* **Aim**:
Answer these questions about the notebook below.
(a) What value is assigned to best_metric?
(b) Which CSV file is loaded into df1?
(c) How many entries does df1 contain, according to its info output?

:: Passage given ::

# Text Mining Group Project
## EN-FI Corpus

##### Notebook for the production of the test CSV.

---

In [1]:
# Imports
import pandas as pd
import numpy as np
from collections import Counter
from rouge import Rouge
import string
from nltk.translate import chrf_score
from nltk.tokenize import word_tokenize
from sklearn.preprocessing import StandardScaler

In [2]:
# Choose the best metric here.
best_metric = "chrf_b1_n110"

Load Dataset

In [3]:
df1 = pd.read_csv("scores.csv")

In [4]:
df1.info()

<class 'pandas.core.frame.DataFrame'>
RangeIndex: 8097 entries, 0 to 8096
Data columns (total 3 columns):
 #   Column       Non-Null Count  Dtype 
---  ------       --------------  ----- 
 0   source       8097 non-null   object
 1   reference    8097 non-null   object
 2   translation  8097 non-null   object
dtypes: object(3)
memory usage: 189.9+ KB


In [5]:
df1.head()

Unnamed: 0,source,reference,translation
0,One local resident who did not wish to be name...,"Eräs paikallinen asukas, joka ei halunnut nime...",Toisen nimettömänä pysyttelevän asukkaan mukaa...
1,"Still, she clings to a chant she's committed t...",Silti hän takertuu chant hän on sitoutunut mui...,"Silti hän luottaa edelleen iskulauseeseen, jon..."
2,"I don't want to be asked, 'What were you doing...","En halua, että minulta kysytään: ""Mitä te teit...","En halua, että kenenkään tarvitsee kysyä minul..."
3,"""I wouldn't say it was a lie – that's a pretty...","""En sanoisi, että se oli valhe - se on aika ro...","En sanoisi, että se oli valhe, se on aika kova..."
4,Kari Kola took part in the opening ceremony of...,Kari Kola osallistui valon vuoden avajaisiin v...,Kari Kola oli mukana Valon teemavuoden avajais...


---
### PreProcessing

In [6]:
# Check for empty or sparse reference / translation, and drop them.
for column in ["source","reference","translation"]:
    print(column)
    bad_idx = [idx for idx in np.where(df1[column].str.len()<=2)[0]]
    if bad_idx != []:
        print(df1.iloc[bad_idx])
    print(f"Bad idx: {bad_idx}")
#    df1 = df1.drop(index=bad_idx)

source
Bad idx: []
reference
Bad idx: []
translation
Bad idx: []


In [7]:
# Create two dataframes. One is unprocessed, the other is preprocessed to remove punctuation and be lowercased.
df_u = df1.copy()
df_p = df1.copy()

for x in ["source","reference","translation"]:
    # lowercase.
    df_p[x] = df1[x].str.lower()
    # Remove punct.
    df_p[x] = df1[x].map(lambda s: s.translate(str.maketrans("","",string.punctuation))

:::
:: Material provided ::

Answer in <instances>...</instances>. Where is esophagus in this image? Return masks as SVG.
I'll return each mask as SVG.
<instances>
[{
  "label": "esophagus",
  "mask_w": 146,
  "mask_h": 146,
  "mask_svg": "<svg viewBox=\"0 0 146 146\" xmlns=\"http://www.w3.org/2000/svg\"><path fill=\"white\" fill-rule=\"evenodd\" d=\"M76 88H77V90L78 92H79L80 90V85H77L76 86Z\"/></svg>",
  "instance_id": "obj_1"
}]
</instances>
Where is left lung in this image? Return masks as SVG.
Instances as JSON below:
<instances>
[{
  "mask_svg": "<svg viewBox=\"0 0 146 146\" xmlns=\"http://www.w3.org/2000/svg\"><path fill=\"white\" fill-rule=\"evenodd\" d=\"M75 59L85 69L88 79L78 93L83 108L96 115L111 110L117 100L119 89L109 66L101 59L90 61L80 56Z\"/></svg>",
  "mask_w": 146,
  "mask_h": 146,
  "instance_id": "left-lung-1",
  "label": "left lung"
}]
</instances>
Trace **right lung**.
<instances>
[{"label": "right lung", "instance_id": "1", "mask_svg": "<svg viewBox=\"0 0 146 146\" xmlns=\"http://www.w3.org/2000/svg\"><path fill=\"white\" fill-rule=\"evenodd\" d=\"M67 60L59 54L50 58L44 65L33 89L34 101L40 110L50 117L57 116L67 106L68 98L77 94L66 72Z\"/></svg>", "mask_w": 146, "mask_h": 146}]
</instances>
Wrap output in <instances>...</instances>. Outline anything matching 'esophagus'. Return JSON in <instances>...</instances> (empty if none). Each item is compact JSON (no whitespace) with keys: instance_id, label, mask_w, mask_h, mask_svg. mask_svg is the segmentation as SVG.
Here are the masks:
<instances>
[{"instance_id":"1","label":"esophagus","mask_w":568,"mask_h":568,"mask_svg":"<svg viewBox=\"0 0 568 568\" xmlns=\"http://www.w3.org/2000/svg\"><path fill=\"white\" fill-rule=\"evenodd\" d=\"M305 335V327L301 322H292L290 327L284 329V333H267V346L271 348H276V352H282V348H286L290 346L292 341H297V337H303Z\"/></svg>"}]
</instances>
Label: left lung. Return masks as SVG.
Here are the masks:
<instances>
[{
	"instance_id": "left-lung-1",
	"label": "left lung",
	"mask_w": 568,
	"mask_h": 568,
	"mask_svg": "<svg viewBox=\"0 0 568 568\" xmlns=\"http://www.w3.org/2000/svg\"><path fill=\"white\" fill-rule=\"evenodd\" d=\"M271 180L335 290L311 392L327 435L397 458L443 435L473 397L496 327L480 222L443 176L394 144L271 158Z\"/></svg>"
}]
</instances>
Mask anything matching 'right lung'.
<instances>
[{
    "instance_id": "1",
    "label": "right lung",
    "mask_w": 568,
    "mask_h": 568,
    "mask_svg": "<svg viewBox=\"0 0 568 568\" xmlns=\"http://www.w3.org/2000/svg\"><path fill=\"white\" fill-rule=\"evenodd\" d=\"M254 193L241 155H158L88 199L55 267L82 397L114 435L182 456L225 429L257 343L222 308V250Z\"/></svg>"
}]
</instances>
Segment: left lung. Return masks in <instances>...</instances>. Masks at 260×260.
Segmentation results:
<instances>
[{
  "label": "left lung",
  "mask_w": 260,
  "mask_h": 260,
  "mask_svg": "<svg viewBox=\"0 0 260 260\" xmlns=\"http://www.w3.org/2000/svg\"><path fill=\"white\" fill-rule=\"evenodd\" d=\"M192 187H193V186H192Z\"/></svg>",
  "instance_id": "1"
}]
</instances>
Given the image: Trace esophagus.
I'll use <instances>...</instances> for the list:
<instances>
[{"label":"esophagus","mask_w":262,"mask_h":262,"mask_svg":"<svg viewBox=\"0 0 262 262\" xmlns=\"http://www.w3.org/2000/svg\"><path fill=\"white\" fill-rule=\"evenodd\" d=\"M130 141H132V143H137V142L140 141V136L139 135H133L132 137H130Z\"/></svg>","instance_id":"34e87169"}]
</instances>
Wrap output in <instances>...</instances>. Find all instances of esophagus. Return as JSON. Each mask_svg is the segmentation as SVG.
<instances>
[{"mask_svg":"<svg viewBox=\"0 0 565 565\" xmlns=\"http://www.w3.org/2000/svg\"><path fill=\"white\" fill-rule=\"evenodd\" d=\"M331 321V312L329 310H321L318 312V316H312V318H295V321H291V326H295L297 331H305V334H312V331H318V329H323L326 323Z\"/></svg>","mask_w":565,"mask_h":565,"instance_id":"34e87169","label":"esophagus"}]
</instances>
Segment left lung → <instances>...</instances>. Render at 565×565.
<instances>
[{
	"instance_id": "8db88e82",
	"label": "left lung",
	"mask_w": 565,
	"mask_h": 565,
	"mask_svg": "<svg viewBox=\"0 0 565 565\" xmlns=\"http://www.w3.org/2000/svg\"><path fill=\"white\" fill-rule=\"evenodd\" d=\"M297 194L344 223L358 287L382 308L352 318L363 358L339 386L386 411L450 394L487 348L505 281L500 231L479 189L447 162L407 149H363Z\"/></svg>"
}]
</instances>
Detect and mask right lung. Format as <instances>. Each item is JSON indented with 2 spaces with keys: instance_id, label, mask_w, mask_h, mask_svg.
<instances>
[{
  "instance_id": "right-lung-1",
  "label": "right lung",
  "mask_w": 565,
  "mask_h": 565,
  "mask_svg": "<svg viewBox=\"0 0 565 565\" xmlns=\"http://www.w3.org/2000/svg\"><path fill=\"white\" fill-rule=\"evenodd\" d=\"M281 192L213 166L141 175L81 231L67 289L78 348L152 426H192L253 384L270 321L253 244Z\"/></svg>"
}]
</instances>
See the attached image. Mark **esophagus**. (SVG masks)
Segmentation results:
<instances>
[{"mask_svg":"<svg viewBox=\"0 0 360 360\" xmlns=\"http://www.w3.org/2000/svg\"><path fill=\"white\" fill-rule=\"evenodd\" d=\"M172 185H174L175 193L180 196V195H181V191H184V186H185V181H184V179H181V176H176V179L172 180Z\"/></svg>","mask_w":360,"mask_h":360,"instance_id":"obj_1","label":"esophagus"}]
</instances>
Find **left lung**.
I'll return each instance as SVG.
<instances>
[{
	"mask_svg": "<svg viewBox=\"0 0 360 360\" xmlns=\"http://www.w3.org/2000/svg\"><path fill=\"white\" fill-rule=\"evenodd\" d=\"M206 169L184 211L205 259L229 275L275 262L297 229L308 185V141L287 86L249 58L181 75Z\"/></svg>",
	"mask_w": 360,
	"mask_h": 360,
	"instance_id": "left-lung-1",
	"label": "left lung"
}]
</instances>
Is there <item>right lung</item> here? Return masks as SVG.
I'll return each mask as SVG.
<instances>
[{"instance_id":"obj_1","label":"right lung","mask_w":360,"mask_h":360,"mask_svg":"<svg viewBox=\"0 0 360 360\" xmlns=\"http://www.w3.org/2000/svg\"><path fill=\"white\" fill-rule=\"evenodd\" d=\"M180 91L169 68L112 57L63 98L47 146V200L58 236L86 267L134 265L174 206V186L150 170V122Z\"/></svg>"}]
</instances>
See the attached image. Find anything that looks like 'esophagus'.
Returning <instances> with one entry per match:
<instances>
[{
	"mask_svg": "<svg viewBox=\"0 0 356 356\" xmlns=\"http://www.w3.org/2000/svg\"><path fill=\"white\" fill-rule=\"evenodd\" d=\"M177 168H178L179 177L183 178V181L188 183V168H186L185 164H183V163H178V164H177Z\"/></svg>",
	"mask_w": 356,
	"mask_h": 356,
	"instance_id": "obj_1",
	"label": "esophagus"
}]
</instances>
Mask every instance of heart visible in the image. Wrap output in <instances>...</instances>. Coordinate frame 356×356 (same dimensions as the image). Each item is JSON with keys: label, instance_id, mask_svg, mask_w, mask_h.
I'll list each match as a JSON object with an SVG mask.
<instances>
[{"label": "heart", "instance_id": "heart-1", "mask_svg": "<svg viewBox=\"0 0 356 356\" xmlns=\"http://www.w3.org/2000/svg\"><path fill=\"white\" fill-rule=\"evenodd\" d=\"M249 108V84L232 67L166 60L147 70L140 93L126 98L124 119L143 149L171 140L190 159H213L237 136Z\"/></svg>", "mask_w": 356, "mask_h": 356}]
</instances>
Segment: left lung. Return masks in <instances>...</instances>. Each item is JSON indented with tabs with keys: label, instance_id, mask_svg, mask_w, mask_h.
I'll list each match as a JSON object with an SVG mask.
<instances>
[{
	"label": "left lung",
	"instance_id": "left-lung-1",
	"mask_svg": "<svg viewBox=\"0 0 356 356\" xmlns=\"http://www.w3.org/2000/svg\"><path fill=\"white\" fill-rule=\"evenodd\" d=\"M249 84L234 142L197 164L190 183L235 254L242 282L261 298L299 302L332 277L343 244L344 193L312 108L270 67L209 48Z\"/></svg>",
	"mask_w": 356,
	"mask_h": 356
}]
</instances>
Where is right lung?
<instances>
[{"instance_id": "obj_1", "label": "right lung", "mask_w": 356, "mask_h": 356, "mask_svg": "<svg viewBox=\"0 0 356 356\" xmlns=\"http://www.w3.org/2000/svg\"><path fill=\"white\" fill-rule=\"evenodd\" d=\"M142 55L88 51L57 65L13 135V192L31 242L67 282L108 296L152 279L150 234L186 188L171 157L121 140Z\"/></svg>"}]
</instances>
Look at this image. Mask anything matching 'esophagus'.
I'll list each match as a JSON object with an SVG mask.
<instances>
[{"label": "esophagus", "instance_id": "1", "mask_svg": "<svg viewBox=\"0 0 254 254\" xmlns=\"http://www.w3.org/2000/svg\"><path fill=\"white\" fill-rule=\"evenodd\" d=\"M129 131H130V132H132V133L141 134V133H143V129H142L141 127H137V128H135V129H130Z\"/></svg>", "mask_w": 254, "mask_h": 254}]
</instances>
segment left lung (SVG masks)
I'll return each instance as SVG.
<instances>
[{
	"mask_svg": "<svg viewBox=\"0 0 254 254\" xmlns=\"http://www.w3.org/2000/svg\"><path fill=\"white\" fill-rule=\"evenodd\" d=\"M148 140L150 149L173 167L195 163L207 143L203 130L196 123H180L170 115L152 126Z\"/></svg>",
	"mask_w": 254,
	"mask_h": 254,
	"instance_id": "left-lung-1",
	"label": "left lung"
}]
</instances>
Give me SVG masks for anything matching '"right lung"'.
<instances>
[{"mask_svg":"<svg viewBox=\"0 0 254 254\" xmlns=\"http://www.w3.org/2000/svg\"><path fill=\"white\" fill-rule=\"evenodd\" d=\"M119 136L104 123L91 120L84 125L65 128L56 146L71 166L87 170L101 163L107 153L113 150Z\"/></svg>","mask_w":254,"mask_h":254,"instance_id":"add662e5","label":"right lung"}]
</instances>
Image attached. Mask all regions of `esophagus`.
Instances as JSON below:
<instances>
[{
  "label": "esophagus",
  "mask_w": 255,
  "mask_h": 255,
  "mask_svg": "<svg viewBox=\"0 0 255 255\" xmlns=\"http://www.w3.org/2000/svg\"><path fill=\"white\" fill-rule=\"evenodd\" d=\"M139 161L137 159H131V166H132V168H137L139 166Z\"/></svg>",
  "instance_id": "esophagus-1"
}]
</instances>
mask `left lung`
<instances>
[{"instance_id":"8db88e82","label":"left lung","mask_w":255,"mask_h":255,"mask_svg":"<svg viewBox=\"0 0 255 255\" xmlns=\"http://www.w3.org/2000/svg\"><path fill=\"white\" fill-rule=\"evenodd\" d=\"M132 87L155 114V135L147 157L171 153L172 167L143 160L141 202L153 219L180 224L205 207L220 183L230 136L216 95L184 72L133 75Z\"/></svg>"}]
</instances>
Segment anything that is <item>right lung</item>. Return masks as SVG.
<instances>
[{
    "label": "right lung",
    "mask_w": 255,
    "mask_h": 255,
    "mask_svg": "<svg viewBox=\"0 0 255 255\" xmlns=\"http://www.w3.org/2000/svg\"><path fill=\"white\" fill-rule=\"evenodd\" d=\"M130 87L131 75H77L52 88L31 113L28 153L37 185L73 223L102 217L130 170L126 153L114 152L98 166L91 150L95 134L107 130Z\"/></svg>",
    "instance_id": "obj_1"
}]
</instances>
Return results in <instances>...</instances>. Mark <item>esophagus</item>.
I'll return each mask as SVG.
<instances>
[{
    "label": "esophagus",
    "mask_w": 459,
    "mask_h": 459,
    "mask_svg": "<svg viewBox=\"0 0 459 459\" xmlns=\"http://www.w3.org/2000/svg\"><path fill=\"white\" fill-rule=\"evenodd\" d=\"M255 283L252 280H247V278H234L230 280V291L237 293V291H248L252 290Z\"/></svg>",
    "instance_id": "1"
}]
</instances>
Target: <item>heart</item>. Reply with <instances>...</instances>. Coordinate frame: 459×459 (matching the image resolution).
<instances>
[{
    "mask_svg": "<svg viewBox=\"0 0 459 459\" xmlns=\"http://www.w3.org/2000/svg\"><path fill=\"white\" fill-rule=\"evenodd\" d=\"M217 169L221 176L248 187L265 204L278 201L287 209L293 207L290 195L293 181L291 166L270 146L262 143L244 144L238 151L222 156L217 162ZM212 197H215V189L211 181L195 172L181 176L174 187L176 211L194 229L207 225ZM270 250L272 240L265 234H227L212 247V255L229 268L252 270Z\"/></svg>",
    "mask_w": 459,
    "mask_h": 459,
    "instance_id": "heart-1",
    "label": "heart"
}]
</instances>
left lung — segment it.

:::

* **Complete answer**:
(a) "chrf_b1_n110"
(b) scores.csv
(c) 8097